Several experts have been weighing in on the use of emoji. Why are they so popular? (Do I have to use them?) What do they accomplish? Do they make our writing lazy? Or do they make it clearer?

In addition, will the animated The Emoji Movie, opening today, answer any of these questions? Does it matter that the just-out reviews are a heavy:

Maybe it’s wiser to turn to more studious resources. For instance, The Emoji Code: The Linguistics Behind Smiley Faces and Scaredy Cats by cognitive linguist Vyvyan EvansAs he’s written in a Psychology Today post:

Recent research suggests that as much as 70% of the world’s daily emoji usage relate directly to emotional expression: smiling faces, sad faces and love hearts, of various stripes…They enable us to punctuate the otherwise emotionally arid landscape of text with personal expression, which helps enrich the texture of the message, enabling us to communicate and elicit empathy—a central requirement of effective communication…

In essence, Evans is all for emoji and believes they represent the world’s first universal language. (I always thought we had that in music 🎶).

Another researcher, cyberpsychologist Linda Kaye, points out (Vice) that emoji are actually similar to our use of hand gestures (👍), yet more thought out than most real-world types of nonverbal communication:

If you’re interacting with somebody and you smile, in most cases that wasn’t intentional. You just naturally smiled because of what they or you were saying. But if you’re putting a smiley face at the end of a text message or Facebook comment, you don’t do that without careful consideration. You might pause and think, ‘Is this appropriate? Is this going to be misconstrued? Are they going to think I’m a bit of a douchebag?’ You think about that smile in ways you wouldn’t out in the real world. It becomes a conscious, premeditated process rather than a reflexive, unconscious response. We could feasibly get to a point someday where that isn’t the case, where emojis become more automatic.

In the meantime, though, one problematic issue noted by Vyv Evans (per Douglas Heaven, New Scientist) is the accuracy—or not—of getting a proper read (📖) on others’ emoji:

…(E)mojis are [not] always easy to interpret. Many have acquired insider meanings. How emojis look also differs between devices, which can have serious consequences. Several people have been arrested for sending messages with emojis judged to be threatening. In one US case, 17-year-old Osiris Aristy was charged under antiterrorism laws for a Facebook post in which gun emojis were placed next to a police officer emoji. A grand jury refused to take the matter further.
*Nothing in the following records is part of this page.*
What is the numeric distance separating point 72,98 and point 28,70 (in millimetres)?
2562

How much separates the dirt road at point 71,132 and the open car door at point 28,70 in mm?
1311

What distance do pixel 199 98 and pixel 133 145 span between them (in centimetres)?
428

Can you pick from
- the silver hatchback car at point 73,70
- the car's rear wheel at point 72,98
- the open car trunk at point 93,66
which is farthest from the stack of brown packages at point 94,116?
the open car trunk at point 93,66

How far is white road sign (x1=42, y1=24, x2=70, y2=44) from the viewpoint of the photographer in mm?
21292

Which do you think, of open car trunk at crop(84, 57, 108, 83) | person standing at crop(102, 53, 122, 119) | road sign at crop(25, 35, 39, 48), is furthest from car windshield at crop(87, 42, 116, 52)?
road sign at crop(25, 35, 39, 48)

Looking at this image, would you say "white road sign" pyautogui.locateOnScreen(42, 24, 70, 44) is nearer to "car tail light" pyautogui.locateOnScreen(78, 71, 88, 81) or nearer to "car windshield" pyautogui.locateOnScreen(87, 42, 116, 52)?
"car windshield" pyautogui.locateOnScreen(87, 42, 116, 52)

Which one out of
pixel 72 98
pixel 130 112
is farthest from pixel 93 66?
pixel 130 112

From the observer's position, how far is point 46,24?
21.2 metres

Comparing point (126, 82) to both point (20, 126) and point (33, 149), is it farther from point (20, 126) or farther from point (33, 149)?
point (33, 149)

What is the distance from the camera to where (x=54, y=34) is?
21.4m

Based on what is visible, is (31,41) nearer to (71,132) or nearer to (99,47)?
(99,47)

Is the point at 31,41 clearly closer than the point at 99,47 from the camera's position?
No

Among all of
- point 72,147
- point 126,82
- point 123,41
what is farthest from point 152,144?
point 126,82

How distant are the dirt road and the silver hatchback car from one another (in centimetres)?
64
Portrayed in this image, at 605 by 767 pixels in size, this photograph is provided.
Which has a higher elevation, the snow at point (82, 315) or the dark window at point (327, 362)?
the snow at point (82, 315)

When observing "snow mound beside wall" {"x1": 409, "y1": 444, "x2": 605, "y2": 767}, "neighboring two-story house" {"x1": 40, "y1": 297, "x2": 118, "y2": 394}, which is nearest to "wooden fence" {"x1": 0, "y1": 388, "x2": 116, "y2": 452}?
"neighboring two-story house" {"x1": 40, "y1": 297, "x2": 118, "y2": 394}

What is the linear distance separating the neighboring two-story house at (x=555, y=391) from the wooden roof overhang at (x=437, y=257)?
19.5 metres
Monica A. Riordan, PhD, Psychology Today, argues, however, that we can make emoji work for us and that they’re “perfectly suited to be tools” (🛠) of our close relationships’ “emotion work”:

Not only are they able to convey a great deal, but the meaning is whatever the receiver wants it to be. Thus, rather than taking the risk of saying the wrong thing, my husband simply texts a heart emoji instead. Because I want my husband to be supportive of me, I choose to interpret the heart emoji in a positive way. Thus the communication is successful; our relationship is preserved. It does not really matter whether I correctly interpreted exactly what he meant when he sent the emoji.

❣️ ❣️ ❣️

What kind of people use emoji anyway? Meera Senthilingam, CNN, gleaned the following from Kaye’s research:

One key finding was that the people using them tend to be more agreeable in nature…
Another factor her team identified was that people who commonly used emoji were more socially receptive and empathetic, making them more approachable…

So, make friends with an emoji user today?